%%

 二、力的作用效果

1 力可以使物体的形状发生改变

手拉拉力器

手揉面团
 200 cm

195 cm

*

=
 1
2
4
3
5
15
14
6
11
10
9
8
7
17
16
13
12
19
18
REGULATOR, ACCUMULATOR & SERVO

%%
%%

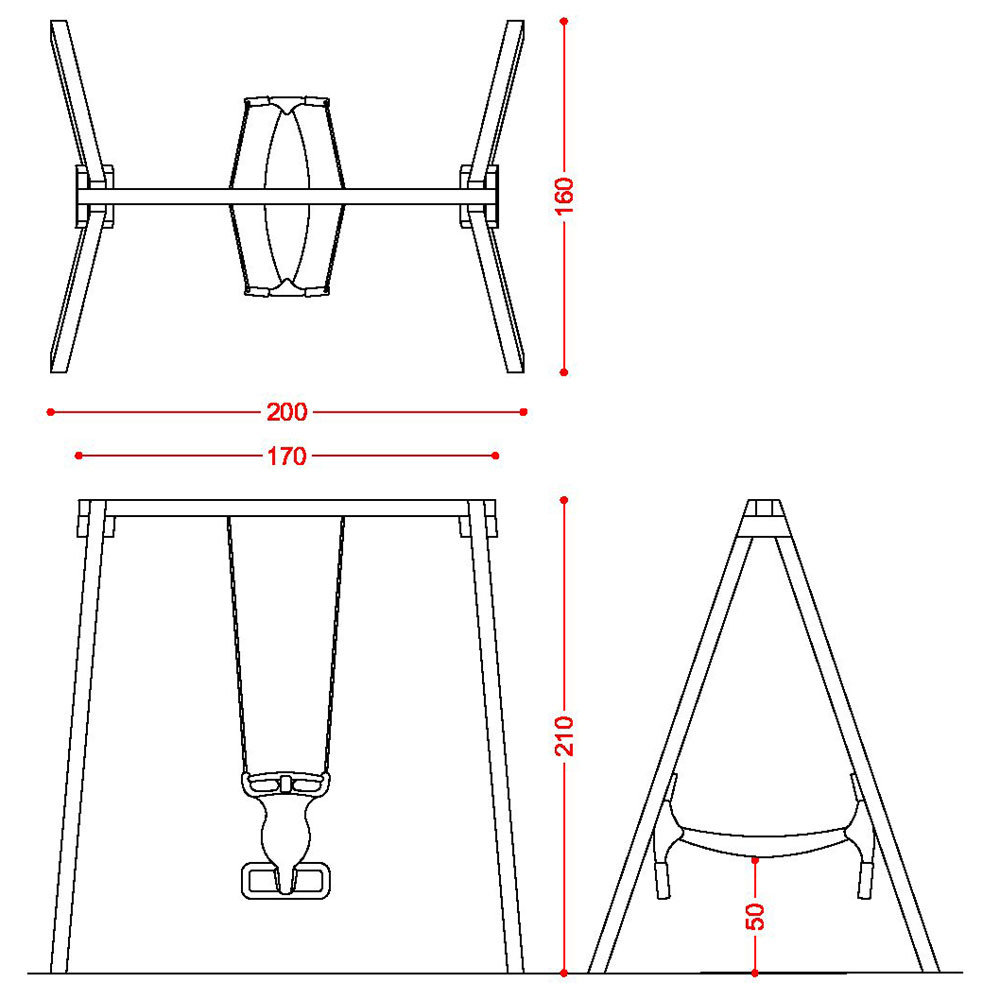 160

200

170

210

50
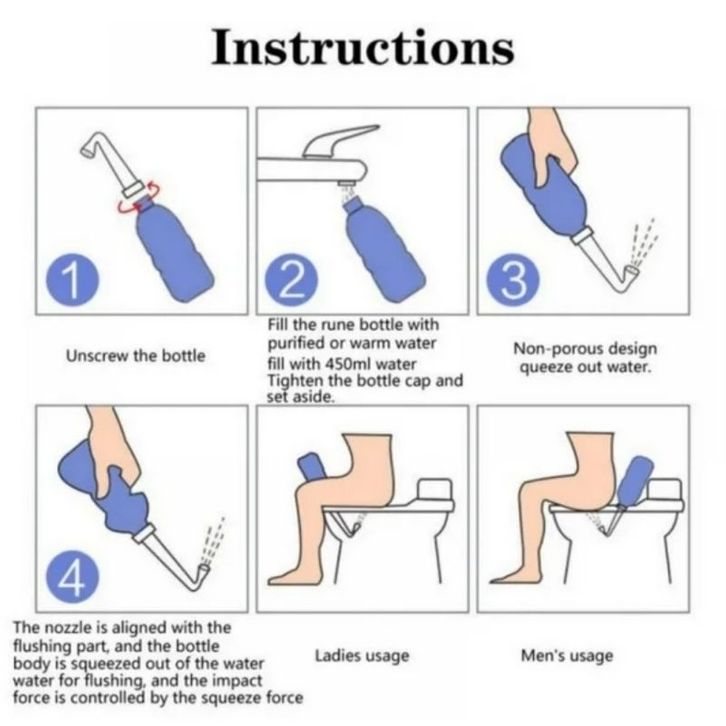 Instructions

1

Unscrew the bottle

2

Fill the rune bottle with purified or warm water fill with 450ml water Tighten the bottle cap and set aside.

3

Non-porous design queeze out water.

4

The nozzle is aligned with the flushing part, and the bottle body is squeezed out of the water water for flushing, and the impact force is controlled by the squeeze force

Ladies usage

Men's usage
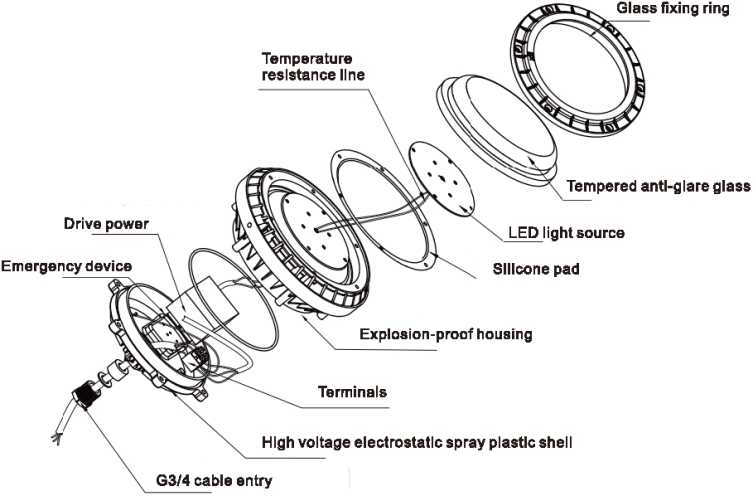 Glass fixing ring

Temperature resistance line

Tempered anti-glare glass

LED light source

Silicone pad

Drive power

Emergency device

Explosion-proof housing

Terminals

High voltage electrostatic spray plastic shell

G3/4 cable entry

%%

Problem details: Throughout the records above, find the lines in which the word "with" appears and return them.

Output for this task:
Fill the rune bottle with purified or warm water fill with 450ml water Tighten the bottle cap and set aside.
The nozzle is aligned with the flushing part, and the bottle body is squeezed out of the water water for flushing, and the impact force is controlled by the squeeze force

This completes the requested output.